╭─ STORED DATA

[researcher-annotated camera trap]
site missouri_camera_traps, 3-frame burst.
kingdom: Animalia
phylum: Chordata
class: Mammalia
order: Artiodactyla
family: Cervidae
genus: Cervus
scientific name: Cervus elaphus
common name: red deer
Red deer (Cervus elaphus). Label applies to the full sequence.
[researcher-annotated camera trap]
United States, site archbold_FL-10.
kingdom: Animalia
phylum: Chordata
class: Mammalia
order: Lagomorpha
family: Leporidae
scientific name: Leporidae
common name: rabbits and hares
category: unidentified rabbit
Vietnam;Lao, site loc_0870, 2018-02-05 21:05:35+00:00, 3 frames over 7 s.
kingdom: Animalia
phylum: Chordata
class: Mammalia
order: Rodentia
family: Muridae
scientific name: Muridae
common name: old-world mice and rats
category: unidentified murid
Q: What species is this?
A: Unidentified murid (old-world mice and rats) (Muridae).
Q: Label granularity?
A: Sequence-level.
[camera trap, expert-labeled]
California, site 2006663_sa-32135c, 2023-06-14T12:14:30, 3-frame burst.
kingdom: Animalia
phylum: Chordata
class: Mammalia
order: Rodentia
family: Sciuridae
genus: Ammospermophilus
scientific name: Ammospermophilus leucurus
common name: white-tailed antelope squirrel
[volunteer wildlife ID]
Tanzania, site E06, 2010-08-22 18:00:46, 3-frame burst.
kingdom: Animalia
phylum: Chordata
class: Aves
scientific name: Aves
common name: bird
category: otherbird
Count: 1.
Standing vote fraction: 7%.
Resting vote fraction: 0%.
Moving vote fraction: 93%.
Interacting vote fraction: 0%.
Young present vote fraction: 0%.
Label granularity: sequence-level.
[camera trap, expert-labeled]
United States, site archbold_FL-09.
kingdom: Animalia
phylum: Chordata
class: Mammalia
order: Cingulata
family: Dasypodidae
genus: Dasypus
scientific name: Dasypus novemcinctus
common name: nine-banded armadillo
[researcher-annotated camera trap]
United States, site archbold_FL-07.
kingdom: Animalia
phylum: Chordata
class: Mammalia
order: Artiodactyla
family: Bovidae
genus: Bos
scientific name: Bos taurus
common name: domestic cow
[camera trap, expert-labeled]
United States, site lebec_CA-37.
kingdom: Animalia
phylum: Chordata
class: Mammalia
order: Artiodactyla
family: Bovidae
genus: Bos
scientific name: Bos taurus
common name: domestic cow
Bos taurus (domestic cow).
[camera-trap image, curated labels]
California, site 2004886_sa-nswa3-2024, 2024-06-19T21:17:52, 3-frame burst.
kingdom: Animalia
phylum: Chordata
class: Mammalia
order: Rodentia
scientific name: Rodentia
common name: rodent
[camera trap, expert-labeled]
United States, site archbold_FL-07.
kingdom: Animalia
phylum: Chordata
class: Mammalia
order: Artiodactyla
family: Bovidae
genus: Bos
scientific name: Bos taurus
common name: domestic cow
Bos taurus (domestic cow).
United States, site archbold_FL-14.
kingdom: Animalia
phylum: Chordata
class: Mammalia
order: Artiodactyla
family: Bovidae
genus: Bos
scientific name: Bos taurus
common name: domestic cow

╰─

__INSTRUCTIONS FOR THE TASK__.
Your answer should be only a number: how many lines of the data above contain the string "granularity"?

__EXERCISE SOLUTION__.
2